Lev Radin/Sipa États-Unis via AP Images
Alors que le monde regardait les émeutiers prendre le contrôle du Capitole américain le 6 janvier, le manque de sécurité était effrayant. Quelques policiers actifs ont tenu bon mais étaient en infériorité numérique et sans défense. Autre la vidéo a montré un officier semblant faire signe aux membres d'une foule pro-Trump au-delà d'une barrière de police; certains ont même été filmés prendre des selfies avec les envahisseurs.
Avant l'inauguration, cependant, le gouvernement réagit par une démonstration de force qui comprend le renforcement des mesures de surveillance qui n'étaient probablement pas en place avant l'émeute.
Plusieurs avions de surveillance ont été suivis au-dessus de DC au cours des derniers jours, selon les données des sites Web de suivi des vols ADS-B Exchange et Flight Aware et surveillés par Examen de la technologie MIT . Un avion de surveillance immatriculé à Lasai Aviation , un sous-traitant de l'armée américaine, probablement équipé d'un radar très sensible, a été enregistré en train d'encercler l'espace aérien du Capitole dans un mouvement de piste pendant plusieurs heures en milieu de journée le 13 janvier.
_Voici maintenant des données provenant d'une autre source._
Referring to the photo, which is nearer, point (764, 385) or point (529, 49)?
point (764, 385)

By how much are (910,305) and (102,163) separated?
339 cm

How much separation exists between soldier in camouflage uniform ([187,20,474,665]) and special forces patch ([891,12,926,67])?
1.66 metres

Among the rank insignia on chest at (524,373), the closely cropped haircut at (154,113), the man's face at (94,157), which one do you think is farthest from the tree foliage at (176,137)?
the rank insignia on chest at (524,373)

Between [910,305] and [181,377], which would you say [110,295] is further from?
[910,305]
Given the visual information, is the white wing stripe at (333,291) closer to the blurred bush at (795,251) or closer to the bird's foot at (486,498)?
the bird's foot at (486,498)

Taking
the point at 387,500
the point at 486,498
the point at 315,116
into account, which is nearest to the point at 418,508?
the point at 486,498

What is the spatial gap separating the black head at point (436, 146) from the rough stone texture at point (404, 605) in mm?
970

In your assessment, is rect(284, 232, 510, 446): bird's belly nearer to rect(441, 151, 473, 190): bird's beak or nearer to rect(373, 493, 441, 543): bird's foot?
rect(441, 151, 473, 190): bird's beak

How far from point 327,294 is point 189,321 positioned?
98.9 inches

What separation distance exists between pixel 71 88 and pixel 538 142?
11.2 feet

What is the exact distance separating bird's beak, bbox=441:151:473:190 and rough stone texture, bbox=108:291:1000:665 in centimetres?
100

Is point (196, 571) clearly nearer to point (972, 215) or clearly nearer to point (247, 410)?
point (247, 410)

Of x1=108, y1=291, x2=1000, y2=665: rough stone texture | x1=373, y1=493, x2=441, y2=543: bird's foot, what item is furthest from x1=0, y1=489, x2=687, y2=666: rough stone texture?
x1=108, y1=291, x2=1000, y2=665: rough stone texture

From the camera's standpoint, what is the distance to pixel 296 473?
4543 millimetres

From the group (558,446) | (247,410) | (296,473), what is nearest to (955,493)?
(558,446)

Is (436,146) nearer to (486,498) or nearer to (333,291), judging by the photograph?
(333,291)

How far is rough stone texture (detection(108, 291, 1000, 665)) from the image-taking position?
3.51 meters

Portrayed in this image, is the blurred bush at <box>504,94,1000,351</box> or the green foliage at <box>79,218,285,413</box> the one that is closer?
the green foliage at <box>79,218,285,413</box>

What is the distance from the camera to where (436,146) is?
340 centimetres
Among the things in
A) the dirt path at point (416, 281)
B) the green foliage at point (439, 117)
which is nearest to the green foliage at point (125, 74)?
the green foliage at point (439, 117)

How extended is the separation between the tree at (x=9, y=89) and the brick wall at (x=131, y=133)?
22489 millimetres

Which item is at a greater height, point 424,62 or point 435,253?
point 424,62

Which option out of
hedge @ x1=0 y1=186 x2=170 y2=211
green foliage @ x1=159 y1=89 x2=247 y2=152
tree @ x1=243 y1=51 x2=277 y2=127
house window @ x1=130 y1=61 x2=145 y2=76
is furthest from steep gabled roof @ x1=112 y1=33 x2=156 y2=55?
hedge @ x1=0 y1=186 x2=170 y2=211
Le même type d'avion, également immatriculé à Lasai Aviation, était déjà repéré en Lettonie près de la frontière de la Russie et de la Biélorussie. Le ministère de la Défense a nié que l'avion appartienne à l'armée américaine.
Capture d'écran de l'avion de surveillance de ADS-B Exchange
De plus, deux hélicoptères immatriculés au Département américain de l'intérieur et exploités par la US Park Police ont survolé la ville. Un a été repéré presque tous les jours depuis le 10 janvier et une autre a été suivi dans les airs du 11 au 13 janvier. La police du parc a déclaré que les vols faisaient partie de l'entretien de routine et que les hélicoptères sont des voyageurs fréquents dans la ville. Il y a également eu des rapports réguliers d'hélicoptères de la police métropolitaine de DC au-dessus de Washington depuis le 6 janvier.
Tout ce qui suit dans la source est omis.